Elle se leva enfin du trône, y laissant la fleur, et s'approcha d'eux. C'est à ce moment-là que les autres débarquèrent, s'arrêtant au pas de la porte, essoufflés.

« Tu dois être Daphné, continua-t-elle, la remplaçante de Diane. Je suis Laurel, le Scorpion, ancienne esclave née d'une mère esclave elle aussi dans un pays très loin au sud, je t'épargne le nom, tu ne connaîtrais pas. J'ai rencontré Agnar Hemmingsen grâce à mon dernier maître venu le rencontrer alors qu'il venait à peine de conquérir Avisir. Agnar m'a racheté et immédiatement affranchi. Depuis, je le sers en tant qu'espionne et experte dans le maniement du poison. »

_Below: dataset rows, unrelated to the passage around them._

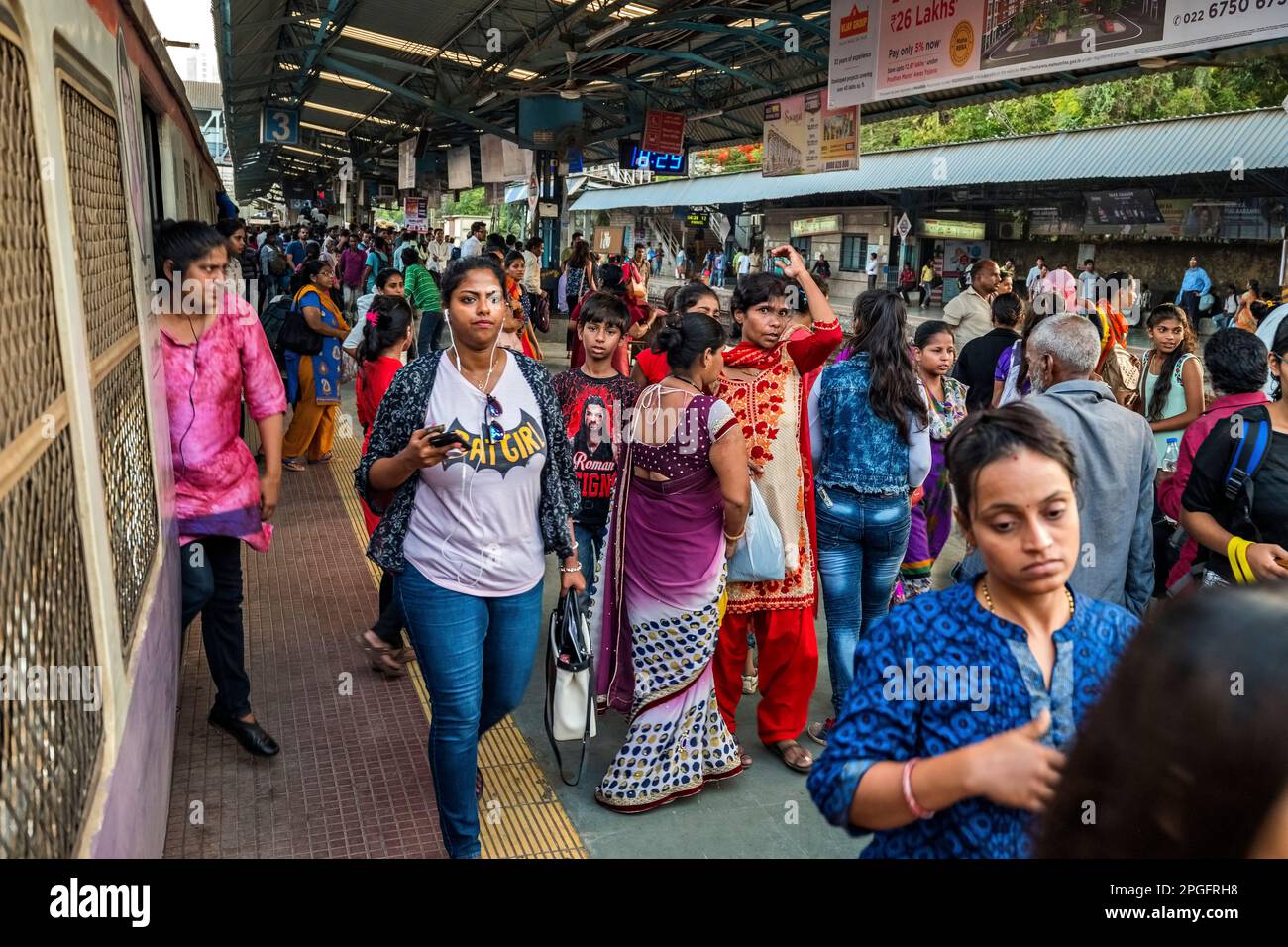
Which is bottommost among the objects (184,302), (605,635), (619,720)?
(619,720)

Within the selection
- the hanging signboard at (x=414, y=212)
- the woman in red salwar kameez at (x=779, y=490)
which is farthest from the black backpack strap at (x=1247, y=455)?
the hanging signboard at (x=414, y=212)

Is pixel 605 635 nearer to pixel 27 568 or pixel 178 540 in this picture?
pixel 178 540

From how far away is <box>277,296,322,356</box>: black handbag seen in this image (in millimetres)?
7941

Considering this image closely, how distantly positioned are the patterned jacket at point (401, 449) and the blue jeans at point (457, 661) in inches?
4.6

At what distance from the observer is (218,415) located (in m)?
3.69

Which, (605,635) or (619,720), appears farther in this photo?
(619,720)

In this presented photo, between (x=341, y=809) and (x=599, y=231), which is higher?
(x=599, y=231)

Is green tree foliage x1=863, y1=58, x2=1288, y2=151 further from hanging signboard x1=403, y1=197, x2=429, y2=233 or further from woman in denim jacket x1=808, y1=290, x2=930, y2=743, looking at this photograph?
woman in denim jacket x1=808, y1=290, x2=930, y2=743

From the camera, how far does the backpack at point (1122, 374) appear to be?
454 cm

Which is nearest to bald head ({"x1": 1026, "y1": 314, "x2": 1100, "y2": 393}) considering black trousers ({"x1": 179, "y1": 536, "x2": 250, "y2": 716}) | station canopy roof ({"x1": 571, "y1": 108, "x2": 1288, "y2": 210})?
black trousers ({"x1": 179, "y1": 536, "x2": 250, "y2": 716})

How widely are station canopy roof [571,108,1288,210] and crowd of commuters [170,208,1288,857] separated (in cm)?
1364

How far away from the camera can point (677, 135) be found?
18672mm
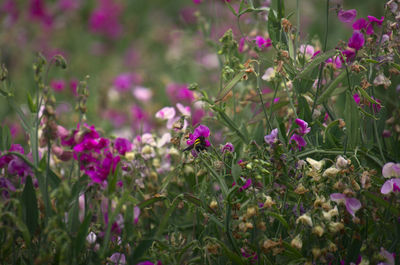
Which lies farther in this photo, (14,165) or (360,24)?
(360,24)

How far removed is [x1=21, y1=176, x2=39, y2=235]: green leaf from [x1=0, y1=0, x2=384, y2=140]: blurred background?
1609 mm

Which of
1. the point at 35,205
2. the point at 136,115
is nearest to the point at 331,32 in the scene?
the point at 136,115

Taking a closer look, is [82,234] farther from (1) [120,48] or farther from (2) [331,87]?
(1) [120,48]

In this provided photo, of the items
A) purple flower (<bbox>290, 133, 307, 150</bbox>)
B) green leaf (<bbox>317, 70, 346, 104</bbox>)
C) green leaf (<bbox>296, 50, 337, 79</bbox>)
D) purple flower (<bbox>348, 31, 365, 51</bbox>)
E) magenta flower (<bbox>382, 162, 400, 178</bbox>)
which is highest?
purple flower (<bbox>348, 31, 365, 51</bbox>)

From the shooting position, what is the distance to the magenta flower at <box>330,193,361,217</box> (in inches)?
47.1

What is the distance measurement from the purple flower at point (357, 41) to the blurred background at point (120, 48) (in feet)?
4.85

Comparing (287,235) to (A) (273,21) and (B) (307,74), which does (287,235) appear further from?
(A) (273,21)

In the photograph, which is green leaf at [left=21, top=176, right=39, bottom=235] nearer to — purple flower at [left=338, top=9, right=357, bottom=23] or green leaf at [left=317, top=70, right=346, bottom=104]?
green leaf at [left=317, top=70, right=346, bottom=104]

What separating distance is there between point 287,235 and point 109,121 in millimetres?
2290

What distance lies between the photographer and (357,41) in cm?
139

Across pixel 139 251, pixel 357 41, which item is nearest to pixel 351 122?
pixel 357 41

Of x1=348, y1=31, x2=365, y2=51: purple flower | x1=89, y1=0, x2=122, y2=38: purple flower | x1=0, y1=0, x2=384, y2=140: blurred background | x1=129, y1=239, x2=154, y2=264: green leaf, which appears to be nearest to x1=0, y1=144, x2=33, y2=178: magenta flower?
x1=129, y1=239, x2=154, y2=264: green leaf

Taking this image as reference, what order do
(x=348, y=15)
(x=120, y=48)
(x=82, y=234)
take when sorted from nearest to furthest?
(x=82, y=234), (x=348, y=15), (x=120, y=48)

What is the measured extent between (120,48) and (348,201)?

La mage comprit alors que l'état des cadavres à l'extérieur avait été causé par cette femme et certainement ces hommes en armure étrange qui s'en occupaient. D'ailleurs, elle portait une tenue assez similaire aux leurs, bien que plus féminine. Ce qui la différenciait d'eux était la couleur de ses vêtements. Cet indigo faisait ressortir sa peau mate, bien qu'elle ne fût pas aussi foncée que celle d'Annabelle. Dans ses yeux noisette brillait un air menaçant, celui d'un serpent près à avaler sa proie. Quelques mèches ondulées ressortaient de sa tresse et son nez aquilin donnait à son visage un air aussi gracieux que menaçant.

Daphné rappela alors sa magie et jeta un coup d'œil vers le Seigneur qui semblait analyser chaque détail sur Laurel.

« Merci pour ton aide, déclara-t-il finalement. Si tu n'étais pas arrivée au bon moment, j'ignore si nous aurions trouvé cet endroit dans le même état. »

L'espionne haussa les épaules.

« Les filles ne s'en sortaient pas trop mal, les explosifs de Maxine sont plutôt efficaces et vos soldats sont bien entraînés. Et de toute façon, les hommes de l'empire ne comptaient pas s'emparer d'Avisir, ils étaient trop peu nombreux pour ça, ils n'auraient jamais tenu le château. Ce n'était rien de plus qu'un avertissement. Au moins, les Qisantiens ont pu se dégourdir les jambes après ce voyage en bateau.